Nowotny went on to point out that Austrian banks’ exposure to CESEE is high (end-2008: EUR 199 billion), yet broadly diversified throughout the region and largely locally financed. Close to 75% of these claims are on countries which are members of the EU or even – as in the case of Slovenia and Slovakia – of the euro area. The Czech Republic, a fellow EU member, accounts for the highest share in Austria’s claims on this region (EUR 39 billion), whereas – at the other end of the spectrum –  Austria’s exposure to the Baltic states is minimal (EUR 0.64 billion, of which Latvia accounts for EUR 0.29 billion).  

 

Austrian banks active in CESEE can rely on comparatively sound operating earnings. In addition, the CESEE portfolio predominantly involves traditional banking risks. Governor Nowotny also stressed that Austrian banks’ total international exposure (including their CESEE activities) comes to some 121% of GDP, which – compared with other European countries – is relatively small. Given their clear focus on the European growth markets in CESEE, Austrian banks’ exposure to western markets is minor.
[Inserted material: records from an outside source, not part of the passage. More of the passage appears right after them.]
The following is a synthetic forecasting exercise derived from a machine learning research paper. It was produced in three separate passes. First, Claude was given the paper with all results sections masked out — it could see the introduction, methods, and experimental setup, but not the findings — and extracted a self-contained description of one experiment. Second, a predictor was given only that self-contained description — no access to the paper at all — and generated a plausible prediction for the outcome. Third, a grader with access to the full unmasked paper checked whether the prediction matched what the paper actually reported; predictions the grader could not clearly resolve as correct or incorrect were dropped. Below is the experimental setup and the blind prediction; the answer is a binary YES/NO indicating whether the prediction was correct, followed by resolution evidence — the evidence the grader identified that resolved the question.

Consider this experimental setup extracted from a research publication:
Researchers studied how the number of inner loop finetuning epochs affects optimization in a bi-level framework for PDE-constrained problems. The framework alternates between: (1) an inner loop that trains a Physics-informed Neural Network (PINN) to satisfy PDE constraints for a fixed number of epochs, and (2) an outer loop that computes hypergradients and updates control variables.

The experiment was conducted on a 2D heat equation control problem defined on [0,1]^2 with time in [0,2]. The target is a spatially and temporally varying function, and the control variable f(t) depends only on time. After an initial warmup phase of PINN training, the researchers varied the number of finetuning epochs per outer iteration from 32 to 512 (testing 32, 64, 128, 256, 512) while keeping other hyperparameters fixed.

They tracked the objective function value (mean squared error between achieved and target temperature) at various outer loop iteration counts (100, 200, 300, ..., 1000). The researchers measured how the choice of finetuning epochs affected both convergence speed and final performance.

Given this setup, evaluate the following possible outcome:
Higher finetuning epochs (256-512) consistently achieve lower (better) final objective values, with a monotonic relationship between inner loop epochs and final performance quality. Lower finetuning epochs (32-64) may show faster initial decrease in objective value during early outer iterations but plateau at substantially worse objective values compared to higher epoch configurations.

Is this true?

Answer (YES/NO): NO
Their claims on Ireland come to no more than EUR 3.8 billion (1% of total external claims outstanding), while their exposures to the U.S.A. and to Spain amount to EUR 14.8 billion (4.1%) and EUR 5.7 billion (1.5%), respectively. In other words, Austrian banks are hardly burdened with toxic assets. Structured loans merely account for around 1% of Austrian banks’ total assets. Austrian banks have realized small profits even in the crisis year 2008 and boast capital ratios that markedly exceed the regulatory requirements. The provision of participation capital within the framework of the bank package considerably strengthened Austrian banks’ capital base and thus their risk-bearing capacity. In the first quarter of 2009, Austrian banks, on balance, likewise recorded a positive profit performance, said Governor Nowotny.

 

According to the most recent economic forecast of the OeNB, the Austrian economy is expected to contract substantially in 2009, yet somewhat less strongly than the euro area as a whole or Austria’s main trading partner Germany. According to Nowotny, this is partly attributable to the structure of the Austrian economy, which is broadly diversified and boasts a well-balanced sectoral structure. The continued high current account surpluses moreover underscore Austria’s international competitiveness. Austria has thus for years been in a net lender position in international capital markets rather than having to borrow from them, stated Governor Nowotny. 

 

Despite an expansive fiscal policy, Austria’s government debt ratio will remain below the euro area and EU averages also in 2009 and 2010. At 62.5% (2008), government debt is low by international standards. Governor Nowotny underlined in this context that the interest burden on government debt decreased from 4% of GDP (1995) to 2.5% (2008). He concluded by saying that even though Austria’s fiscal burden was comparatively small and at any rate sustainable, there was political consensus in Austria that it was necessary to resolutely return to a path of consolidation at the first signs of a stabilization of economic growth.